"Анастасия Вихарева. Черная книга колдуна ("Семиречье" #1) " - читать интересную книгу автора

околесицы наплел! И ухо-то исцелилось, и Господом стал в младенчестве, и
послал-то его ихний Боженька проповедовать лето господне благоприятное.
- Да где уж благоприятное? - скрипнули зубами впереди. - Отец на сына,
дети на родителей, народ на народ, и плен, и голод...
- Вот за что мстил своему народу? - задался кто-то риторическим
вопросом. - А нам за что мстит?
- Чтобы знали, как это рабом да со смирением.
- Самим бы уши-то пообрезать! - возмутился парнишка, рядом со
стариками, которые все это время тихо улыбались, прислушиваясь к
разговору. - А что?! - пожал он плечами. - Вроде как и убийства нет, и не
калекой не стал - а еще молитву прочитать над спящим, чтобы хоть как-то душе
помочь. Она, поди, сама себе не рада, такой ужас в себе носить! Как при
таком муже жить, который за мужика молится, а не за душу?!
- Умирают их души-то, сразу, когда иго накладывают, - посочувствовал
старик, который был пониже, перестраиваясь и пропуская балагура, оставаясь в
толпе, которая слушала молча. - Это с одной стороны оно легко, а с другой
божьего света не видать. Руки на себя накладывают или люди убивают.
- Волхвы наши не одну тысячу лет с Богом разговаривают. Учили, что все
мы дети Богов наших, Роси и Дажьбога, внуки самого Сварога и правнуки Рода.
А эти говорят, будто врут они, что у Бога один только он сыном, Иисус, -
там, где теперь шел старик, сразу оживились.
- Дедушка, а что это за проклятие такое: шило? - спросил парнишка
неподалеку от Кирилла, обратившись к старику.

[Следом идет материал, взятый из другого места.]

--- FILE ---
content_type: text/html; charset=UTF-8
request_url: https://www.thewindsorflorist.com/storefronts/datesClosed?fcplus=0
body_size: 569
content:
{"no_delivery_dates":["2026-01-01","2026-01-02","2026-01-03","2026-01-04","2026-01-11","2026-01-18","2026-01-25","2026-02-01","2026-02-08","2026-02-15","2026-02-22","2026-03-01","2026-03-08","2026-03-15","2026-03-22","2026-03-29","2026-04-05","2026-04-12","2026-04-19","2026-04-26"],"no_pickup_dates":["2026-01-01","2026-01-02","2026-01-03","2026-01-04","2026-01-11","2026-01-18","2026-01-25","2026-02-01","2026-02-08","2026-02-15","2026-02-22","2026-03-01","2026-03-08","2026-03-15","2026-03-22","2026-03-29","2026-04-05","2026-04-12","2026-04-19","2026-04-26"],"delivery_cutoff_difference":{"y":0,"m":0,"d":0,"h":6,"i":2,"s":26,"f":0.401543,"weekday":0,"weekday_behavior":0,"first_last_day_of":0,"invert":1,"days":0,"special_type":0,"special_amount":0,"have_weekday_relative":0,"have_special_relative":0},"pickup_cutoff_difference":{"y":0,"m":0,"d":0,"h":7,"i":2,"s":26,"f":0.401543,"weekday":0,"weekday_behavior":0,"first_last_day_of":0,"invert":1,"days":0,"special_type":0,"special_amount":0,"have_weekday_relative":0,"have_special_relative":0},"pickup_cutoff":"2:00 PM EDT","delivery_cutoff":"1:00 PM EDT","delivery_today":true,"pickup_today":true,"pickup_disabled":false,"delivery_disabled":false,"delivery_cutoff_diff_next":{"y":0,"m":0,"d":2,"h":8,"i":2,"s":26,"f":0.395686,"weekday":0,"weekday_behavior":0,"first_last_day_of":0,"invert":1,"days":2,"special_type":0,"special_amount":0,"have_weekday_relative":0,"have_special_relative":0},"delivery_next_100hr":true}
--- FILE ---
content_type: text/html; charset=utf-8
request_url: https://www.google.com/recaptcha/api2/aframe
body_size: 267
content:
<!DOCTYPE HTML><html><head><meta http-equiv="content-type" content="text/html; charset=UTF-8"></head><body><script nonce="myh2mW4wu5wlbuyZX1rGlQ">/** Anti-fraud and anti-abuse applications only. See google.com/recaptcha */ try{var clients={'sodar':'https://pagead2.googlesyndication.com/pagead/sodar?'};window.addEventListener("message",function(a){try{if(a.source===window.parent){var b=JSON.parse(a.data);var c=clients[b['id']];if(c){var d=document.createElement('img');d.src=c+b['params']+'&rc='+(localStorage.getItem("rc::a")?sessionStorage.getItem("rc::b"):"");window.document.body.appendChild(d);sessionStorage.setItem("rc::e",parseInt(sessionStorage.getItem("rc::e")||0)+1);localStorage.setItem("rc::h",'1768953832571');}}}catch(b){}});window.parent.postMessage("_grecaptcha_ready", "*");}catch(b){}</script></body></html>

Кирилл тоже навостри ухо, в глубине чувствуя, что это важно, только
пока не мог понять, почему.
- У тебя, сынок, душа есть, девица, в узелок вас духи завязали. Так
Родом написано, чтобы за едину жену посягать. Ты дух, она душа, а у нее
наоборот - она дух, а ты ей душа. Сызмальства она тебе дается, крепость
твоя, или беда, если в руки хулителям попала. Ударят тебя, она боль
почувствует. Ее ударят, твое сердце кровью обольется. Шило - это когда по
лицу бьют, по детородным органам стегают, несут всякий бред, чтобы душу
проклятой по свету белому отпустить. А то мылом присушат - в любви
объясняются, поглаживают да проповеди читают, чтобы в ноженьки душа
кланялась. Или то и другое, чтобы сама к ним пришла и кланялась, и проклятой
была, истребленная из народа. Хоть шило на мыло, хоть мыло на шило - а все
одно, смерть! А еще в ухо нашепчут, чтобы мать с отцом не признавал, чтил
Христа поганого и жертву перед Родом не ложил, не искал убийц и грамоту
забыл - все, чему нас пращуры учили. И служить заставляют, чтобы не вздумал
убежать. Презирал бы народ свои и выдал человека, который правду людям
кажет.
- Только это и помнит человек, - усмехнулся молчаливый спутник впереди
Кирилла. - А противиться начинаешь, боль выходит или сон одолевает. Тошнит
людей от правды, тяжело им на нее смотреть, если своими глазами...
- Это демоны дасу начинают пугать людей и веревки кажут. А если боль
выдавить, слова их поганые, которые как змеи жалят, сами выйдут, - старик
покачал головой. - И ничего с ними не поделаешь. Куда ты, туда и они.
- Неужели такое возможно сделать с человеком? - не поверил Кирилл. - А
что есть ваша вера? - полюбопытствовал он, удивившись, как много узнал о
своей истории.
Оба старика тяжело вздохнули, переглянувшись.